It has always fascinated me that throughout history it has been acceptable for women to be great keyboard players but objectionable for them to be composers. Is there something so inherently male about composing and the creative genius? The most famous female composer of the nineteenth century, Clara Schumann, proclaimed that “a woman must not desire to compose. There has never yet been one able to do it. Should I expect to be that one?” Even though her husband Robert encouraged her and she was much more famous than him in her lifetime as a concert pianist, achieving compositional greatness seemed out of the question to Clara. She was a woman of her time and firmly believed that a woman’s compositional ability was inferior to man’s.
Leopold Mozart was happy for his daughter, Nannerl, to be a keyboard virtuoso but did not even comment when she sent him a composition she wrote. Similarly, Fanny Mendelssohn’s pianistic skills were given the highest praise: “she plays like a man” said her teacher Carl Friedrich Zelter. Yet her father discouraged her from composing. He wrote to her, “music will perhaps become [Felix's] profession, while for you it can and must be only an ornament”. Her famous brother Felix also believed that Fanny’s household duties must come before her music and published some of her compositions under his own name.
Since then women have sought equality in all areas of domestic and professional life, including music. There is an emerging appreciation of female composers with ensembles and radio stations starting to play their music more frequently. Ensemble Offspring has dedicated their entire 2017 season to performing and commissioning work by female composers. They are aiming for 50% of their subsequent programs to be music by women. Musica Viva founded the Hildegard project to commission more chamber music from Australian female composers. BBC 3 has a website dedicated to ‘Celebrating Female Composers’ as part of International Women’s Day. Australian composers Lisa Cheney and Peggy Polias are doing wonders for Australian music with their podcast ‘Making Waves’, which showcases the work of many female composers. These initiatives bring to the public and to musicians an awareness of the existence of great music written by women.
I am extremely fortunate to be one of four women in the inaugural National Women Composers’ Development Program run by the Sydney Conservatorium of Music. The opportunity to learn from, collaborate with and write for some of Australia’s best professional musicians is an extraordinary privilege. Several of Australia’s top female composers, including Maria Grenfell, Moya Henderson and Anne Boyd, are acting as our mentors. I admire the vision of those at the Sydney Conservatorium who are addressing the gender imbalance between male and female composers by giving women more opportunities for their music to be played and heard.
Just 26% of Australian composers are women. If more contemporary music by female composers is performed this will inspire other young women to write music and will create role models for future generations.

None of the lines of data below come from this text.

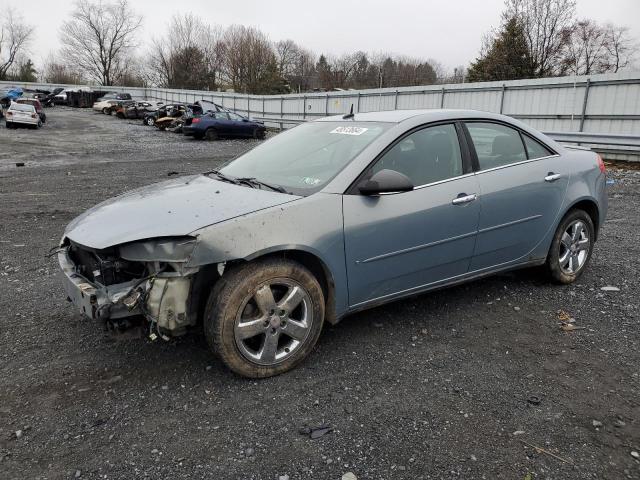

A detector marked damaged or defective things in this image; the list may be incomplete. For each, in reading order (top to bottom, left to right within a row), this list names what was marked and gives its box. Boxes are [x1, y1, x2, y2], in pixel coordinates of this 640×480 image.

car front end damage [59, 236, 202, 338]
broken headlight area [60, 238, 201, 340]
crumpled hood [63, 174, 298, 249]
damaged silver sedan [58, 110, 604, 376]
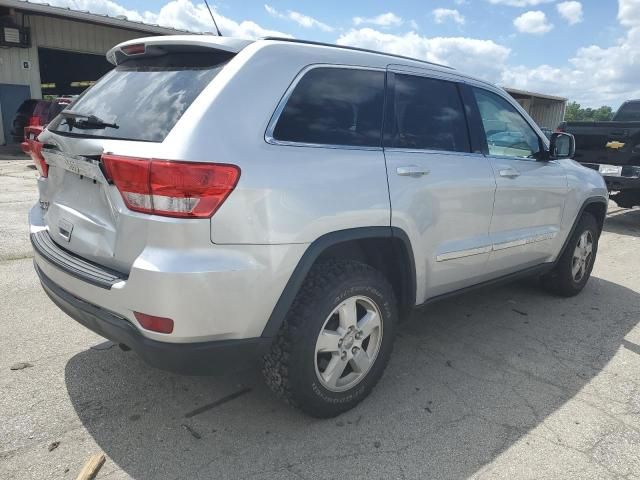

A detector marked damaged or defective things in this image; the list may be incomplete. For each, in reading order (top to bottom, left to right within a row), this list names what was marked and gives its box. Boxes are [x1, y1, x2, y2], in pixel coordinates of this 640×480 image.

cracked pavement [1, 159, 640, 478]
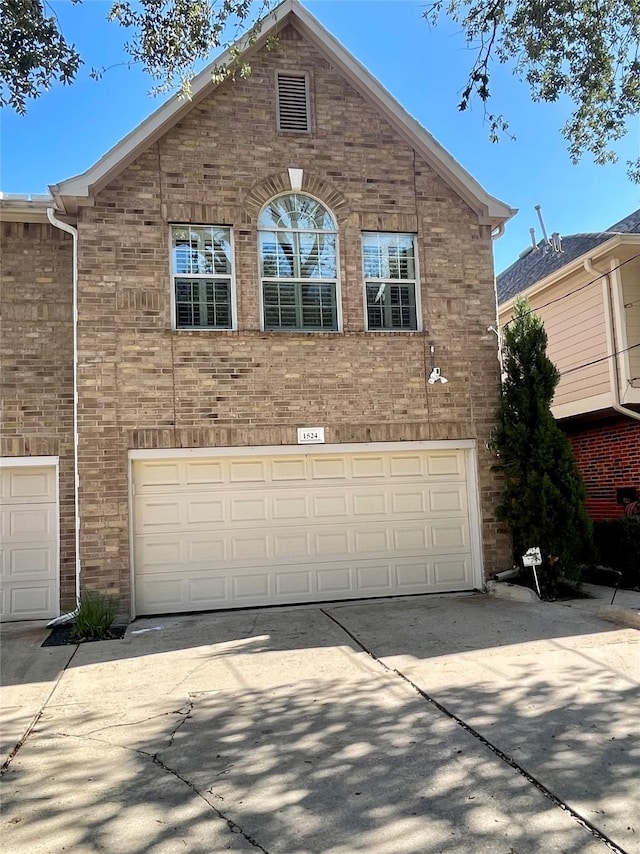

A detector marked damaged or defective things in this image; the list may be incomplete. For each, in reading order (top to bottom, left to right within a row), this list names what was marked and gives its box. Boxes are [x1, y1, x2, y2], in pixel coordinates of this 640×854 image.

driveway crack [320, 608, 632, 854]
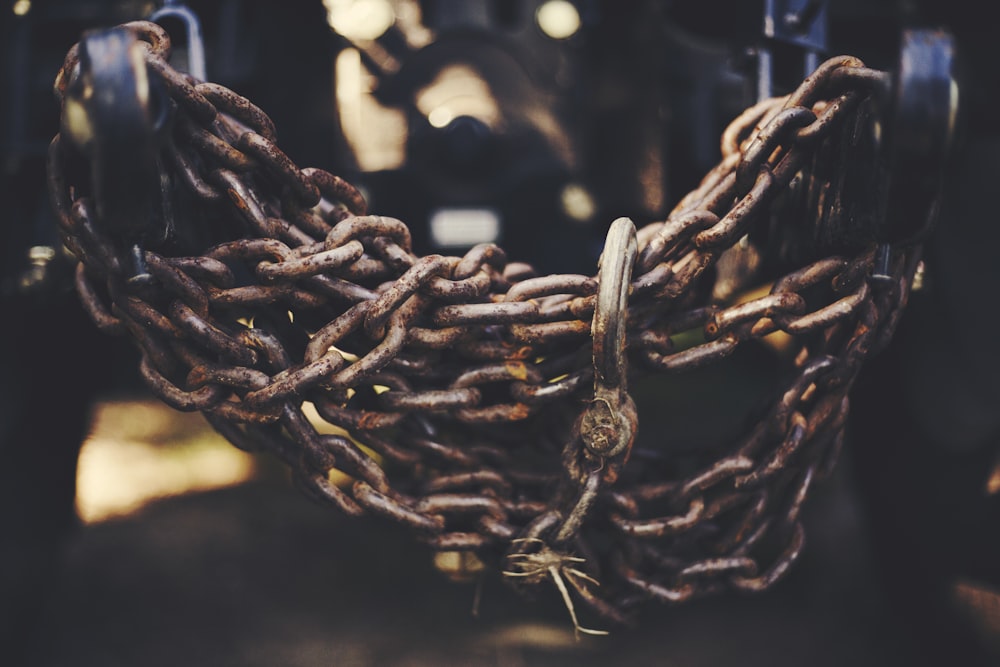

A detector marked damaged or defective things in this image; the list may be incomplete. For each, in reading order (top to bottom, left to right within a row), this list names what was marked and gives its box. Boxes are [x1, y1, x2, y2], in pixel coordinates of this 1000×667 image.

rusty metal chain [47, 22, 920, 632]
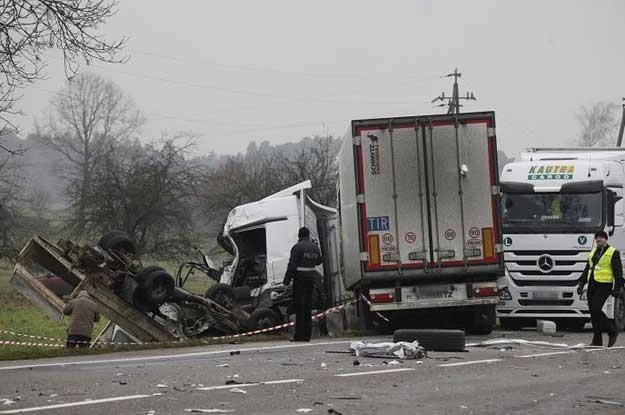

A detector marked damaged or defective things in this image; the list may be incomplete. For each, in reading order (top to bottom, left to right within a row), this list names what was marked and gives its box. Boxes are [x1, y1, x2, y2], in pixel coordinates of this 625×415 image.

wrecked flatbed [9, 236, 249, 346]
overturned vehicle [12, 232, 251, 342]
overturned vehicle [199, 182, 346, 332]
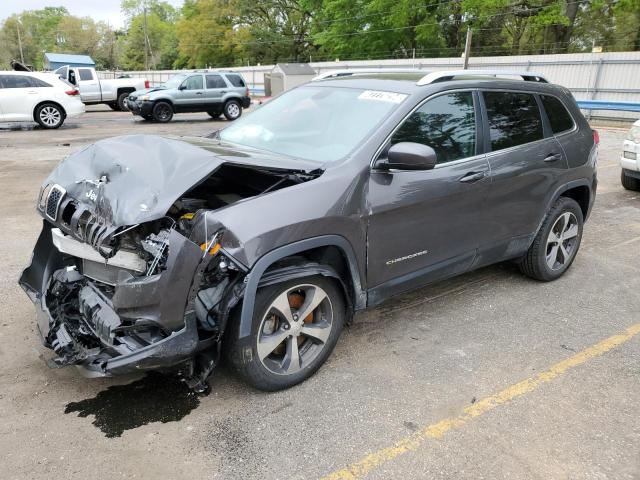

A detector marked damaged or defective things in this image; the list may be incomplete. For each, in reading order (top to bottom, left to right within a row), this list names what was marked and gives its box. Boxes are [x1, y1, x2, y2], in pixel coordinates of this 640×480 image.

detached bumper cover [20, 221, 204, 376]
crumpled hood [42, 134, 222, 226]
damaged gray suv [21, 69, 600, 392]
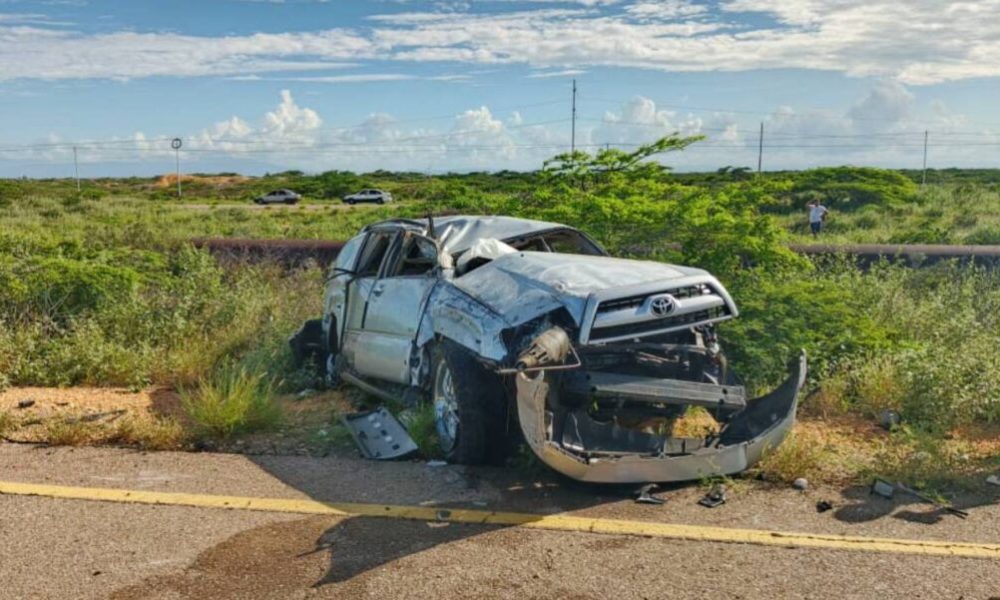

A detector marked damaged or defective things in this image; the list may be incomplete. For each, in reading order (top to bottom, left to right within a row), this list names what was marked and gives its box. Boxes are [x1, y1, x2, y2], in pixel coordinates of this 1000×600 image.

wrecked silver suv [292, 216, 804, 482]
crushed front hood [456, 253, 712, 328]
detached bumper piece [340, 408, 418, 460]
detached bumper piece [516, 352, 804, 482]
crumpled fender [512, 352, 808, 482]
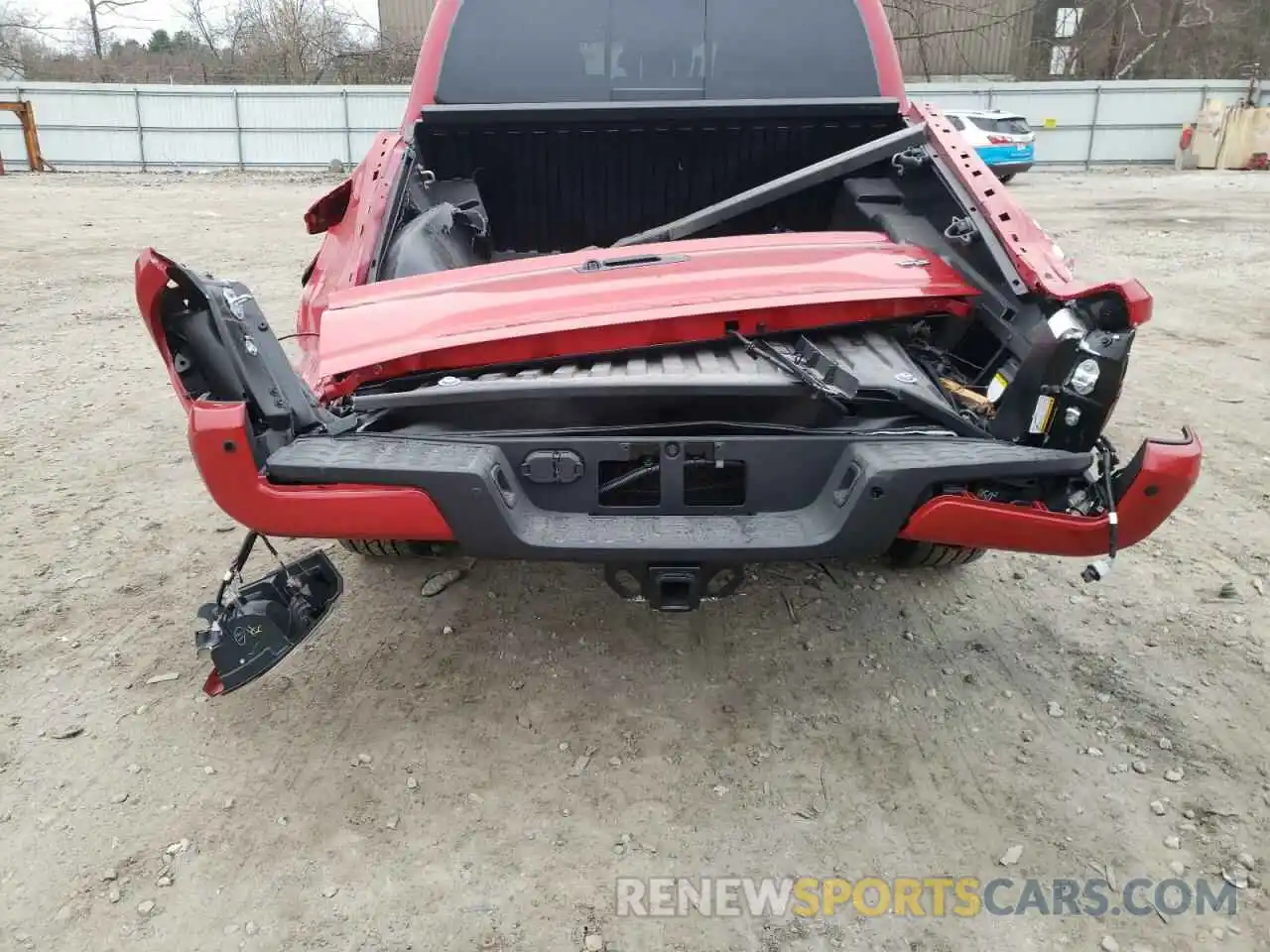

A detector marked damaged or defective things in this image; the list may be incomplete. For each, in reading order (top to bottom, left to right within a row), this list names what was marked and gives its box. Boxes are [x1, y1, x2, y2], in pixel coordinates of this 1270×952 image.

I have never regarded it as a disadvantage being in such a male-dominated field, though I have always been aware of it. Times are changing for female composers and I think their music is being brought into the spotlight with more performances, radio broadcasts and now incredible programs such as the one I am fortunate enough to be a part of. One of my favourite female composers, Julia Wolfe, just won the Pulitzer Prize for music, which demonstrates that women are being recognised more in the field of composition. I still hope that one day we will simply be called ‘composers’.